Built between 1883 and 1888, Casa Vicens was Gaudí’s first important building. While it looks like it has popped out a children’s fairytale, the house was initially designed as a residential abode for one of Barcelona’s richest families. Although you can’t enter the house, the view from the street is enough to tickle the senses.
Casa Milà ‘La Pedrera’
Now a UNESCO World Heritage site, this giant sandcastle looks more like a hotel, as opposed to the home it once was. Build between 1906 and 1912, Casa Milà is now open to the public for self-guided tours. Be sure to check out the rooftop, with its alien like structures, as it’s truly the highlight of the mammoth abode.
Another UNESCO World Heritage site, the park was built between 1900 and 1914. The ‘trencadis’ (irregular, ceramic mosaic) surfaces on many of the walls and buildings colour the park, and work in balance with the lush greenery surrounding it. Keep an eye out (although they’re hard to miss!) for the two buildings near the main park entrance, which appear as if they’re been take straight out of Hansel and Gretel. General entry to the park grounds is free, however the main park requires a ticket which can be purchased at any of the entrences.

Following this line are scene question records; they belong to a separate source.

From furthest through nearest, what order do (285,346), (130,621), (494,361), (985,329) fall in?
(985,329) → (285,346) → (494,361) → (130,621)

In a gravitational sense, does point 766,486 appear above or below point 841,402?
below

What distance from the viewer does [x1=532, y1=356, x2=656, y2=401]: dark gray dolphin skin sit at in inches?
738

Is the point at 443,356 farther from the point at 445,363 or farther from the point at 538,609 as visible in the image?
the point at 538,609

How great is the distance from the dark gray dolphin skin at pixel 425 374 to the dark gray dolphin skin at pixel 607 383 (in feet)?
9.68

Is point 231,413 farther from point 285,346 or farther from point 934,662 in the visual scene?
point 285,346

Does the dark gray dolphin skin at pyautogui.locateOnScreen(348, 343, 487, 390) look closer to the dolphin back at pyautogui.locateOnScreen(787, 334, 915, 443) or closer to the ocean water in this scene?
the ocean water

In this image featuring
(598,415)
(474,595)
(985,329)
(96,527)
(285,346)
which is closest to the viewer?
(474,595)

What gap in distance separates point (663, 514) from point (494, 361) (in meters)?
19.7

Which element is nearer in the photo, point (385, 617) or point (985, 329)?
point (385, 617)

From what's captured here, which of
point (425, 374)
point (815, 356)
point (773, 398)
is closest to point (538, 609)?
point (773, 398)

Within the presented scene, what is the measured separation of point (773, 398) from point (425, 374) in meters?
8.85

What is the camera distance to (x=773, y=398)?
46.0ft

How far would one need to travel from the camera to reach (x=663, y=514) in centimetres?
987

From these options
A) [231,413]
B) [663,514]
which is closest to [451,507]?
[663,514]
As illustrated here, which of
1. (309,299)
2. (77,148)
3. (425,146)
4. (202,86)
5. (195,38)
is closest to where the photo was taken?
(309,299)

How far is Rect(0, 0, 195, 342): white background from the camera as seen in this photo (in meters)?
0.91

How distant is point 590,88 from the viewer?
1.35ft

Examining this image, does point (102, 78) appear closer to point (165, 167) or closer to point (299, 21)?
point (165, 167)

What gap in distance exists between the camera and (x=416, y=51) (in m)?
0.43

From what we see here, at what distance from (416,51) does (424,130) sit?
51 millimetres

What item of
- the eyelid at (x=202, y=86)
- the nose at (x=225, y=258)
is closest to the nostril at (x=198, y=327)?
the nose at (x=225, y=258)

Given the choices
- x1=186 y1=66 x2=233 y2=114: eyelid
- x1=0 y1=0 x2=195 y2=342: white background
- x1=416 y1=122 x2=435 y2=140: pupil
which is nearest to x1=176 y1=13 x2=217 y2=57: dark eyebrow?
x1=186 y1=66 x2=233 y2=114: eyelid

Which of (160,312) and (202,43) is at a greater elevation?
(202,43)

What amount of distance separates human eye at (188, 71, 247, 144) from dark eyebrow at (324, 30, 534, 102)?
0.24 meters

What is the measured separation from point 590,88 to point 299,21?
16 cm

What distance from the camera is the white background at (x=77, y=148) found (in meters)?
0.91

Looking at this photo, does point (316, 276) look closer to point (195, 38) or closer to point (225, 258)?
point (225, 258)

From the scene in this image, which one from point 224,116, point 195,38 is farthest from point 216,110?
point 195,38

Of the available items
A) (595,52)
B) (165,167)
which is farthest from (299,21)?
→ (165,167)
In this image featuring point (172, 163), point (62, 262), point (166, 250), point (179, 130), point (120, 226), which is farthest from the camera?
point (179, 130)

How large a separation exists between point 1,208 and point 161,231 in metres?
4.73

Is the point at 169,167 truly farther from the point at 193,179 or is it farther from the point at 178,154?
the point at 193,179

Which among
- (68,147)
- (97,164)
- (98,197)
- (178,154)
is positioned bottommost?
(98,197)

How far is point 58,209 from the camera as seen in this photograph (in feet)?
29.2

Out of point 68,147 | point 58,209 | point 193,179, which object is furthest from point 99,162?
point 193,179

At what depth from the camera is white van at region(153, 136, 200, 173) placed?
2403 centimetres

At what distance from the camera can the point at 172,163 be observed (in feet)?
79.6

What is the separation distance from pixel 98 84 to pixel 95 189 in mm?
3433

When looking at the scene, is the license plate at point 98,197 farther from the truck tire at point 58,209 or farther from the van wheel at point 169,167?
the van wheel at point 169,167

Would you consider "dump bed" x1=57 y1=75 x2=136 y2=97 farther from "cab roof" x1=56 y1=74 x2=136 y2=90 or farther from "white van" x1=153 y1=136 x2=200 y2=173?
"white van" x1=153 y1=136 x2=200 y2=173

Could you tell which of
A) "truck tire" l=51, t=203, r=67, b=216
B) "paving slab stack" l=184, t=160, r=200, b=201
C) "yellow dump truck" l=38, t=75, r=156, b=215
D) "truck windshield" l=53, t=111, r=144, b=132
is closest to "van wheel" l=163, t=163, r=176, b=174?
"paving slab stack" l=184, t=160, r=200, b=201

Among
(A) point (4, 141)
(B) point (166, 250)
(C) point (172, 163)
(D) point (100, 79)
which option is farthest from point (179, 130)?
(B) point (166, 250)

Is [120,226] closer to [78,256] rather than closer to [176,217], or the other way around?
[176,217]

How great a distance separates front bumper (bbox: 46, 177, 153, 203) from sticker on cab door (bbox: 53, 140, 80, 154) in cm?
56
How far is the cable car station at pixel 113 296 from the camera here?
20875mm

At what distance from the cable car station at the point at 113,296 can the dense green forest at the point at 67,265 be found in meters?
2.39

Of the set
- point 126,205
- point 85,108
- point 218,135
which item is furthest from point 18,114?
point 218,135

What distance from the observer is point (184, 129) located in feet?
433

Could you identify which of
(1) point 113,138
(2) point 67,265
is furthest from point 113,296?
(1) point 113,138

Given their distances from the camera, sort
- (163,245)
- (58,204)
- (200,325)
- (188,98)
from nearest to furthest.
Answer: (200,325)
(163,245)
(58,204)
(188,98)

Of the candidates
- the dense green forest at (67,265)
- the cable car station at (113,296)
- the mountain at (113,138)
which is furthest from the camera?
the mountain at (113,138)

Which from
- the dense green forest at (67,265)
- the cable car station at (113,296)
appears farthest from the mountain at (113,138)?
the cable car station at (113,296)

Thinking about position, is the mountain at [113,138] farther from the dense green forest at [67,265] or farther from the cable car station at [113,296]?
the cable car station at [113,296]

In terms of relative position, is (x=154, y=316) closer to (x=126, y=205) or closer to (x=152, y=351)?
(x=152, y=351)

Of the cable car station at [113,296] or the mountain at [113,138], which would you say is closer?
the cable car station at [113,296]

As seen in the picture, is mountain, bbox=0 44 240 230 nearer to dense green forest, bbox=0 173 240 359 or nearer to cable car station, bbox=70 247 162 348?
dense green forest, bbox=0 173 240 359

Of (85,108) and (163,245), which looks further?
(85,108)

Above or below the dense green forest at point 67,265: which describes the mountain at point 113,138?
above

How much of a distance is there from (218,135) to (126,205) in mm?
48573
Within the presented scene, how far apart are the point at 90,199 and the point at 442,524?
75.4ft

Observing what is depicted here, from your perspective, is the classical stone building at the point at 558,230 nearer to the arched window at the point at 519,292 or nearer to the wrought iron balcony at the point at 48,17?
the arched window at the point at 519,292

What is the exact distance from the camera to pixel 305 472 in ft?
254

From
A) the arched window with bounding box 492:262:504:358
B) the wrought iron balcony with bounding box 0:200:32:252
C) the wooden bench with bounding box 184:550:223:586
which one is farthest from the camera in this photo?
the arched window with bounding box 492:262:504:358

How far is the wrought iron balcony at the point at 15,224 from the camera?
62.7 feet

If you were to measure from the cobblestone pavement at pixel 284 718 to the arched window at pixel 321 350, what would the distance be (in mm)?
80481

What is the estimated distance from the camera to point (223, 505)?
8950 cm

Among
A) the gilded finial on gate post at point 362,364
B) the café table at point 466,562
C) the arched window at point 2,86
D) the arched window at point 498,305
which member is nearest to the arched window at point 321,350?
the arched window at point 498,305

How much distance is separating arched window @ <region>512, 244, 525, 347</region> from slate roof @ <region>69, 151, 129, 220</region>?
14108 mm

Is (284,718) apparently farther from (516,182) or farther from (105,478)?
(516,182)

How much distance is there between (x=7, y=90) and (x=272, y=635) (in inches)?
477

From the moment you lay eyes on the façade of this restored house (originally built in 1877, and restored by Gaudí in 1904 for the Batlló family) you’ll be drawn into the opulent fantasy scheme of colours, masquerade masques (or skulls) and the shining rainbow serpant rooftop. Take one of the self-guided tours inside, and each room will fill you with new wonder.
La Sagrada Familia
How could I leave this off the list? Under construction since 1892, this marvel of a church is still being built. Before entering, make sure to spend some time taking in the immense detail which adorns the façade. Once inside you’ll enter a forest-like structure, bathed in multi-coloured light by the many stained glass windows. Take a climb up one of the towers for a spectacular view of the city.